For years, human errors and individual component failure were considered the basic reasons for many accidents [1, 15, 21,22,23,24]. It has been lately argued that human error was a causal factor in the occurrence of many serious accidents in the railway system, both in the UK [2] and across Europe [3].

Many organizations are looking forward to reduce human errors to increase efficiency. For example, a petrochemical unit is one of the places that has the potentiality prone to accidents. In other words, in these places human mistakes impose at great costs to the organization and hence reduce efficiency.

In this regard in the recent years a large number of articles have been published which aimed to reduced human errors and consequently increase organizational efficiency. Madigan et al. [4] examined the relationship between active and latent factors and found a solution for these types of incidents by using human factor analysis and classification system (HFACS) to examine rail industry incident reports.

As mentioned earlier, human error and safety management are the subjects which many organizations face and in this regard, several methods and approaches have been suggested which aim to increase organizations, ability regarding them. In another study, Azadeh and Zarrin [5] have evaluated the efficiency and effectiveness of a large petrochemical plant’s staff by considering three concepts namely Resilience Engineering (RE), motivational factors in the work environment and Health, Safety Environment and Ergonomics (HSEE).

Malgorzata Pecillo [6] checked out whether the resilience engineering concept is related to the implementation of occupational safety and health management systems (OSH MSs) and to safety levels in Polish enterprises of different sizes and activities. In the literature, two concepts and approaches namely Resilience Engineering and Integrated Resilience Engineering have been proposed to reduce accidents and increase efficiency.

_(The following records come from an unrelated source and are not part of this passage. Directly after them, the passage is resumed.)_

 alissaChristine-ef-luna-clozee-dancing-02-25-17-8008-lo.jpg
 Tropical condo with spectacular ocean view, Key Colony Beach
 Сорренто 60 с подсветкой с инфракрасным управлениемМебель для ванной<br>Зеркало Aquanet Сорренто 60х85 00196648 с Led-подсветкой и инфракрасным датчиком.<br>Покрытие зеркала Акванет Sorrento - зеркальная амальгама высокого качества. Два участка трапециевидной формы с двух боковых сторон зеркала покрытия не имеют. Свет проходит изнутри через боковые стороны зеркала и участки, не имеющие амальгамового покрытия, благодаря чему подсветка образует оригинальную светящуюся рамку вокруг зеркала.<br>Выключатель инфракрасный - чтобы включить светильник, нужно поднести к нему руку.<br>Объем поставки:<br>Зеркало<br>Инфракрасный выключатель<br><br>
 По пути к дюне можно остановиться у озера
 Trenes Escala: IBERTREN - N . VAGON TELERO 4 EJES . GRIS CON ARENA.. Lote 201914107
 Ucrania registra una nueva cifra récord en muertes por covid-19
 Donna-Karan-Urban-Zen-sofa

If we were to break down Resilience Engineering from the engineering point of view, that would be the practice of identifying and detecting the instabilities, variations, interferences or any sort of surprises and actually try to change, revise or tackle the identified issues [7]. During the recent years, a strong interest has been shown in organizational resilience in both theory and application [8].

Nowadays the resilience engineering approach appears to be a practical idea, considering the fact that it can extensively increase the safety in complex systems since it has the ability to incorporate both safety and performance together in a functional way without causing any conflict in terms of performance and safety [9].

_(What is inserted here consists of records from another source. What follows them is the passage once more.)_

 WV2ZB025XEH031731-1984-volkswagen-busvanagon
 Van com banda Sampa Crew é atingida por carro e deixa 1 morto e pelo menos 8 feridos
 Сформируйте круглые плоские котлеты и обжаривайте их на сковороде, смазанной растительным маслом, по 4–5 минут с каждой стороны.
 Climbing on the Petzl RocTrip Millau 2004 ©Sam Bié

Resilience engineering is the ability of organizations for unforeseen events and adapts to the potential for accidents [10]. In fact, RE either improves safety of systems in the process industry or as a new method can control incidents and limit their outcome [11].

Azade and Zarrin [5] showed that five factors from Resilience Engineering, two from Health, Safety, Environment and Ergonomics (HSEE) and three factors from work motivational factors (WMFs) have significant positive effects on effectiveness. Assessment and studies over Resiliency factors (RFs) in an unpredictable environment shows that this approach has significant impacts on the management of enterprises.

Resilience engineering and macro-ergonomic focus on reducing risks and increasing efficiency within organizations. In this paper ten factors that were selected from both the fields of resilience engineering and macro-ergonomics were introduced and the relationship between them analyzed.

The purpose of this analysis is to identify the mutual influence of factors among each other as well as to determine the degree of this effect. All this analysis has been performed by a Bayesian Network modeling approach. Accordingly, the aim of this paper is to analyze the sensitivity between the factors that are selected from the fields of resilience engineering and macro-ergonomic. In other words, the aim of this work is to investigate the achievable level efficiency by considering resilience engineering and macro-ergonomics.

The paper has been organized as follows. Section 2 presents the methodology and result of the work is discussed in Sect. 3. The paper is finally concluded in Sect. 4.

2 Methodology

This study aims to find the relationship and also the level of importance of ORE and ME indicators on organizational regulations effectiveness (OREF). The six resilience engineering factors are as follows: teamwork, preparedness, flexibility, fault- tolerance, redundancy and self-organization and the three factors selected from macro-ergonomics are: redesign, DM speed ability and finally information flow. In this study, these nine factors are systematically analyzed and evaluated through a Bayesian network model. The effect of these factors on each other as well as OREF are investigated. Results and Sensitivity analysis are finally represented in the next section. The Bayesian network modelling in our study includes the five following step (Fig. 1).

Fig. 1.
figure 1

Flow chart for Bayesian network construction by considering ten factors selected from resilience engineering and macro-ergonomic.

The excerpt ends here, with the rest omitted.